Biological materials such as bone have microstructure that incorporates a presence of a significant number of interfaces in a hierarchical manner that lead to a unique combination of properties such as toughness and hardness. However, studies regarding the influence of structural hierarchy in such materials on their physical properties such as thermal conductivity and its correlation with mechanical stress are limited. Such studies can point out important insights regarding the role of biological structural hierarchy in influencing multiphysical properties of materials.
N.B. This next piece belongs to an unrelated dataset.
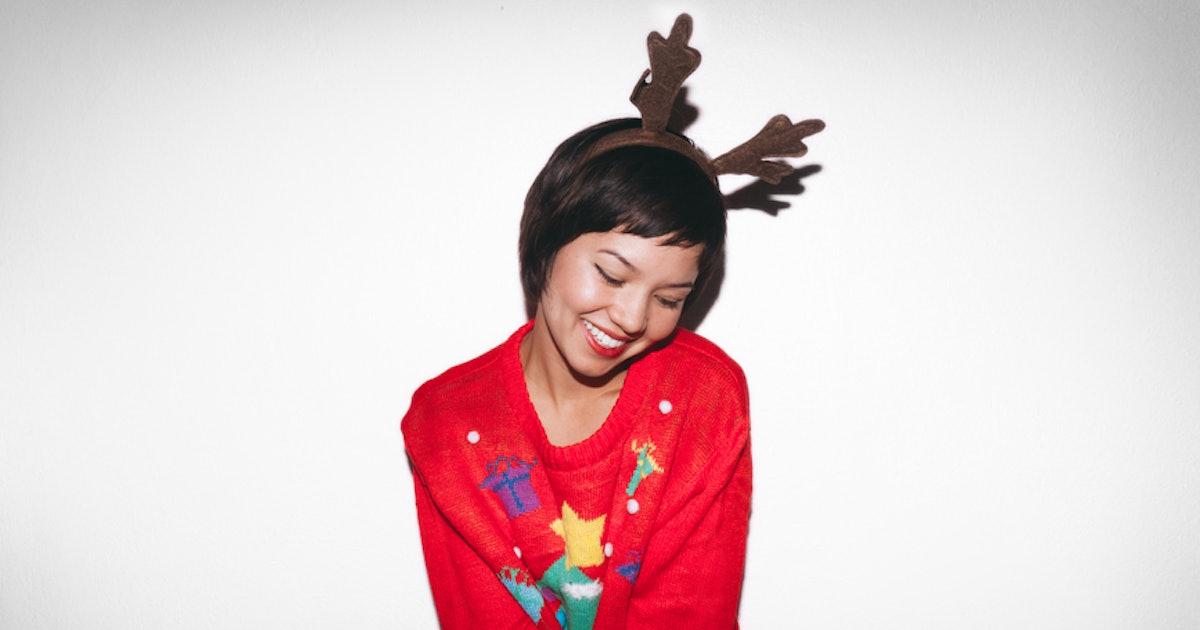 93605222 fbf6 493d b3c9 ec3d85cfc671 woman smiling red christmas sweater antlers headband jpg?w=1200&h=630&q=70&fit=crop&crop=faces&fm=jpg.'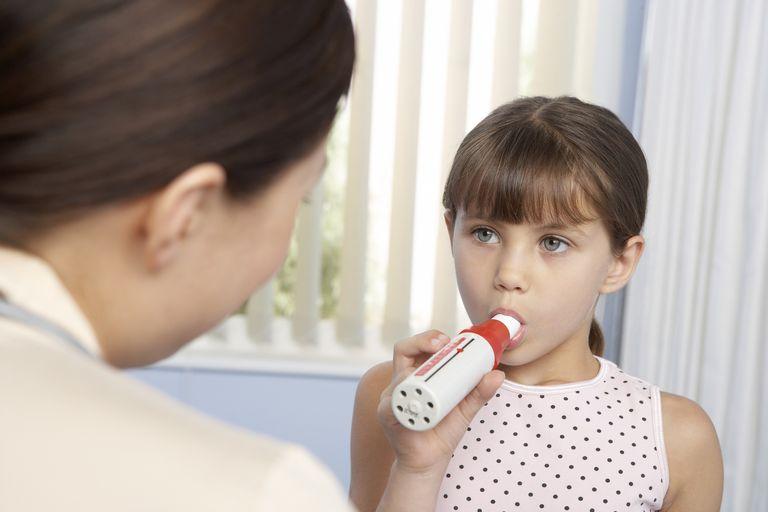 girl breathing into peak flow meter (spirometer)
This work presents an analytic-experimental approach to establish stress–thermal conductivity correlation in bovine cortical bone as a function of nanomechanical compressive stress changes using Raman thermometry. Analyzes establish empirical relations between Raman shift and temperature as well as a relation between Raman shift and nanomechanical compressive stress. Analyzes verify earlier reported thermal conductivity results at 0% strain and at room temperature in the case of bovine cortical bone. In addition, measured trends and established thermal conductivity–stress relation indicates that the thermal conductivity values increase up to a threshold compressive stress value. On increasing stress beyond the threshold value, the thermal conductivity decreases as a function of increase in compressive strain. Interface reorganization versus interface related phonon wave blocking are the two competing mechanisms highlighted to affect such trend.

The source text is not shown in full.